The diversification and profit bolster the SNB’s drive to keep the safe-haven franc capped at 1.20 per euro, a limit set more than a year ago to ward off deflation and recession.
“Today’s policy can be continued, for sure,” Credit Suisse economist Maxime Botteron said after Wednesday’s data.
SNB reserves this year have risen 70 percent to 429.9 billion Swiss francs ($461.8 billion), equivalent to almost three-quarters of national output, as it bought billions of euros to stop the franc strengthening past 1.20 per euro.
Yet an easing of market tension in the euro zone in September has seen the franc weaken towards 1.21 per euro, stemming the need for the SNB to intervene and allowing it to diversify out of euros.
Thanks to the weaker franc, the central bank said on Wednesday it recorded a gain of 10.3 billion francs on its foreign currency positions for the first nine months, helping it to record a book profit of 16.9 billion for the period.
The SNB also said it cut its holdings of euros to 49 percent in the third quarter from 60.1 percent in the second, while its holdings of dollars rose to 27.6 percent from 21.7 percent and of British pounds to 6.7 percent from 3.3 percent.
“This rapid pace of diversification ... could suggest SNB policymakers are specifically concerned about risks emanating from the euro zone rather then portfolio balance,” said Swissquote analyst Peter Rosenstreich.
The larger the SNB’s euro holdings, the bigger the risk of it suffering huge losses if the euro zone were to break apart.
In September, the SNB rejected a report by ratings agency Standard & Poor’s that its buying of euro assets had helped to push down yields on “core” euro zone bonds.
The bulk of the SNB’s foreign currency reserves are held in highly-rated government debt.
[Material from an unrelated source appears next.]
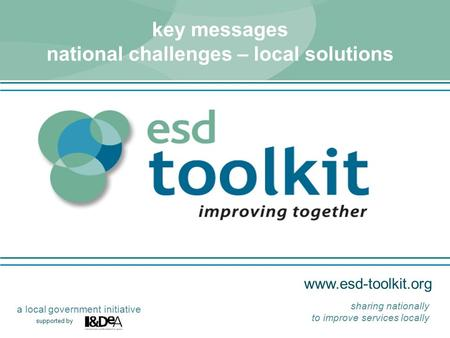 supported by a local government initiative sharing nationally to improve services locally key messages national challenges – local.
It increased its equity holdings to 12 percent from 10 percent during the third quarter.
The SNB is a joint-stock company that has to report results to its shareholders, most of whom are Switzerland’s 26 states, or cantons. They have come to rely on an annual dividend from the central bank to help support their budgets.
In 2010, the bank came under heavy fire after it ran up a record loss of 27 billion francs on its currency holdings as it intervened to try to weaken the franc, resulting in calls for then Chairman Philipp Hildebrand to resign.
Yet the SNB’s policy of putting a lid on the franc since September 2011 has drawn broad support in Switzerland. It has helped to stabilise the economy and the bank has managed to post profits despite the ballooning of its balance sheet. It made a profit last year of 13.5 billion francs.
“If the exchange rate holds, then the likelihood rises that they will make a profit at the end of the year. And then the political pressure won’t grow,” said Botteron at Credit Suisse.
The SNB is trying to diversify its portfolio further and its holdings of other currencies - including Swedish and Danish krona, Australian and Singapore dollars, and South Korean won - rose to 4.2 percent in the third quarter from 3.4 percent.